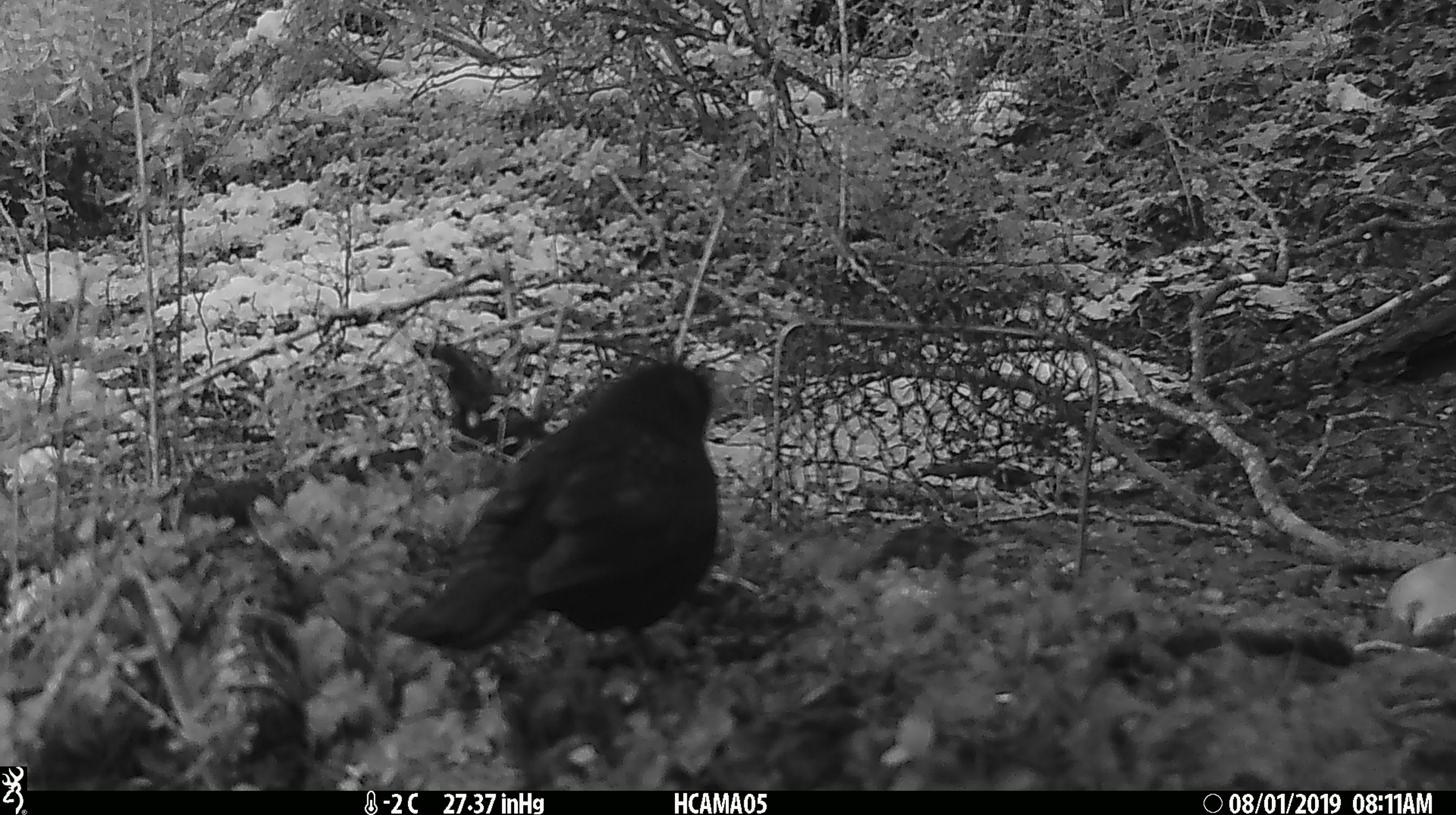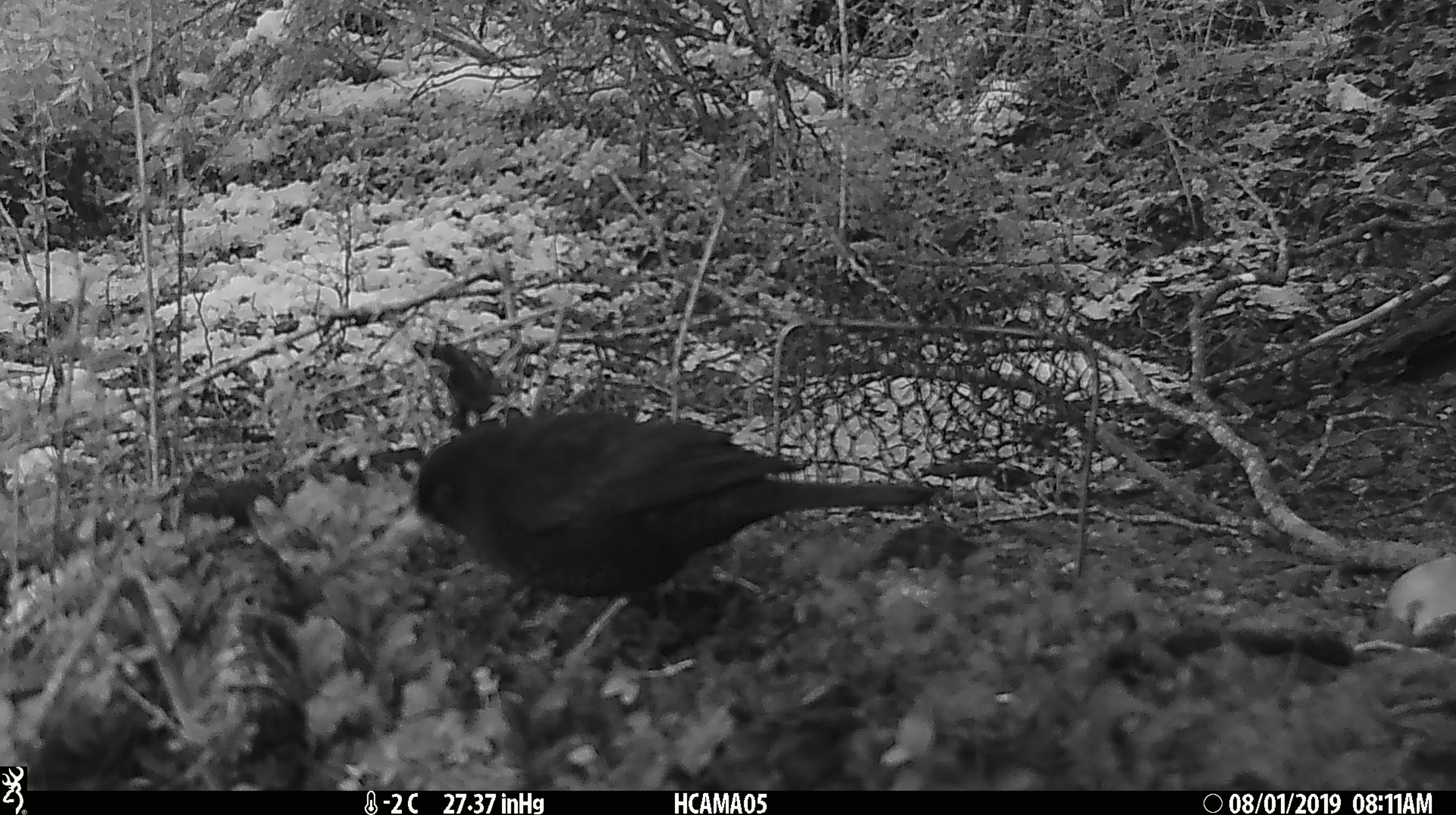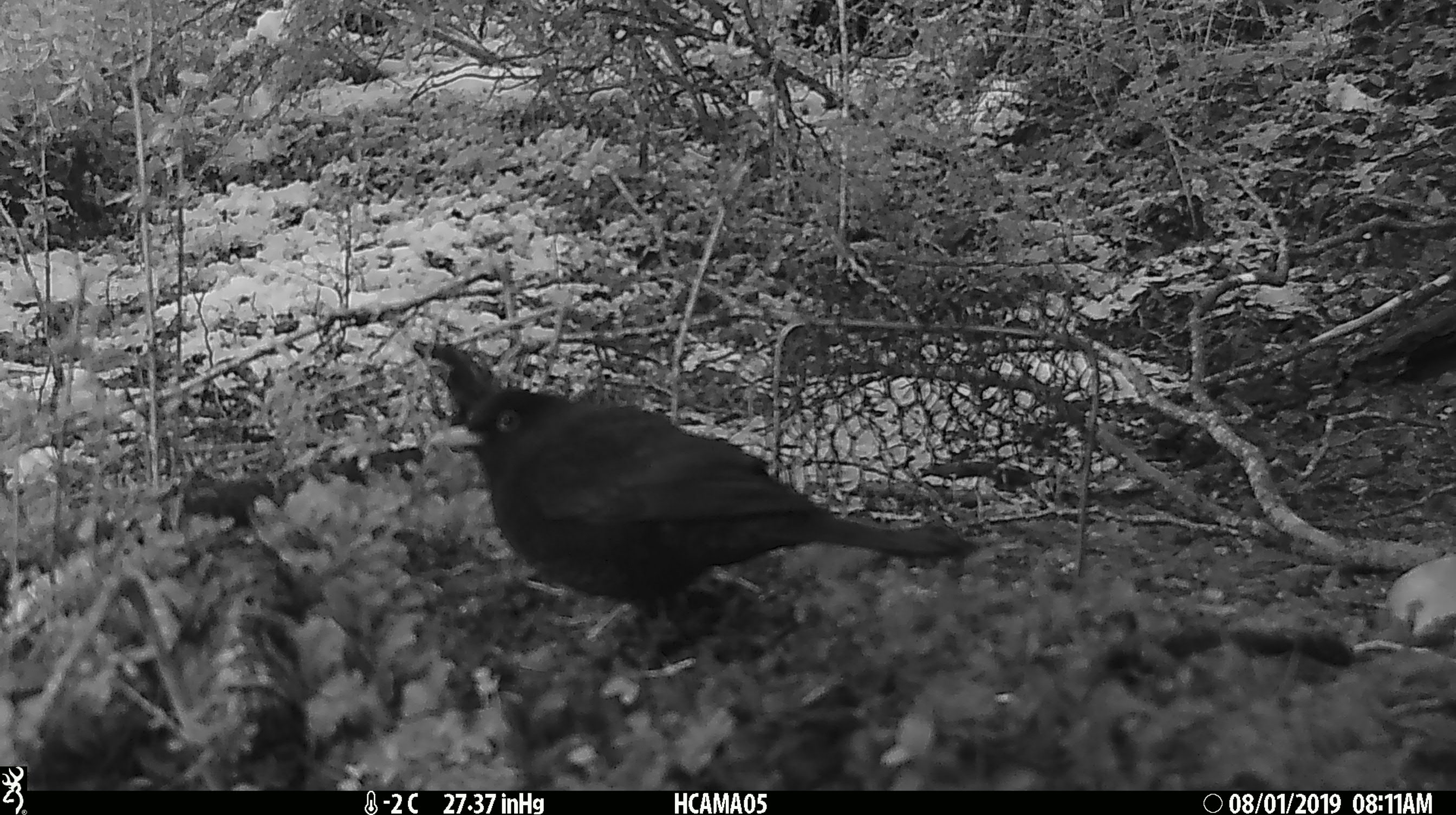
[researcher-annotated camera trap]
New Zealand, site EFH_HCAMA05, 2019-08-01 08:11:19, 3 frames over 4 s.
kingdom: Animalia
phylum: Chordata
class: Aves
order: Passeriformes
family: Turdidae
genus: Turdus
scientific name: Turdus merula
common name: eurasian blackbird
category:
--
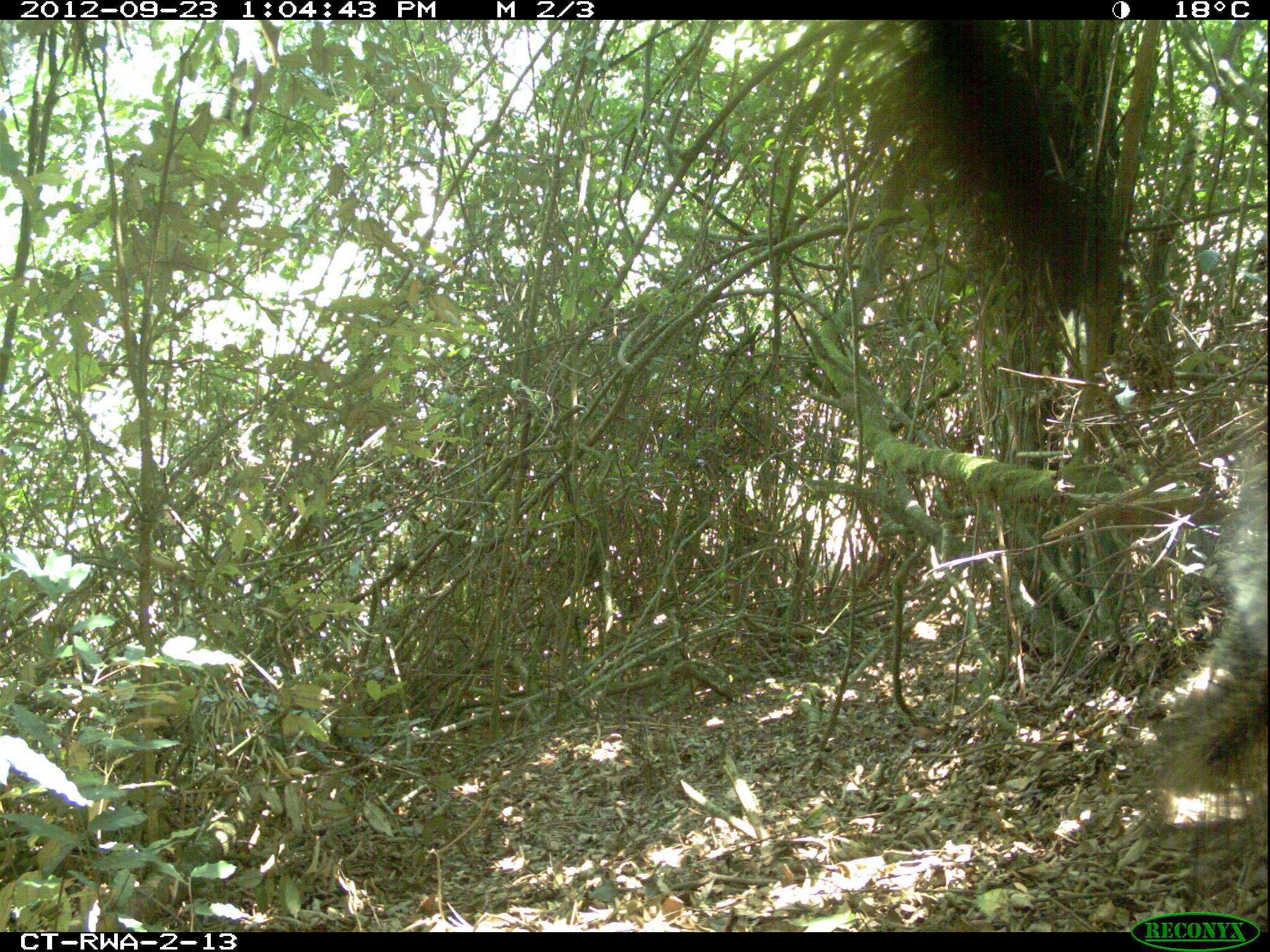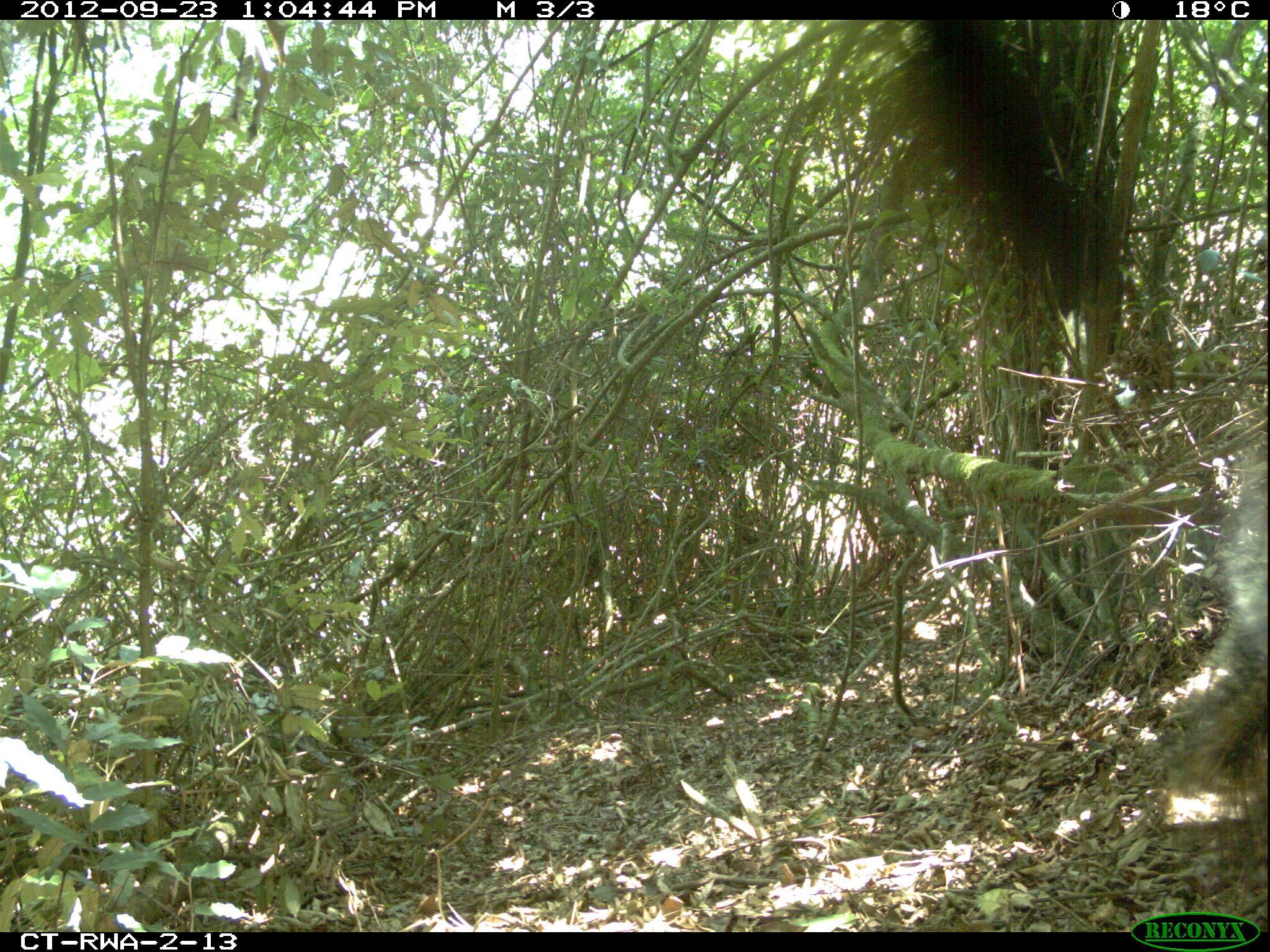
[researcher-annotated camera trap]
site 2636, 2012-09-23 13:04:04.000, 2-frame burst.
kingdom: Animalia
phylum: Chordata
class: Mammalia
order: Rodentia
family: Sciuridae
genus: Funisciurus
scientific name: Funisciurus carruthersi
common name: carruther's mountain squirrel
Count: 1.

*AIM OF THE EXERCISE*.
Now copy each line of the entries that mentions "name".

*RESPONSE*.
scientific name: Turdus merula
common name: eurasian blackbird
scientific name: Funisciurus carruthersi
common name: carruther's mountain squirrel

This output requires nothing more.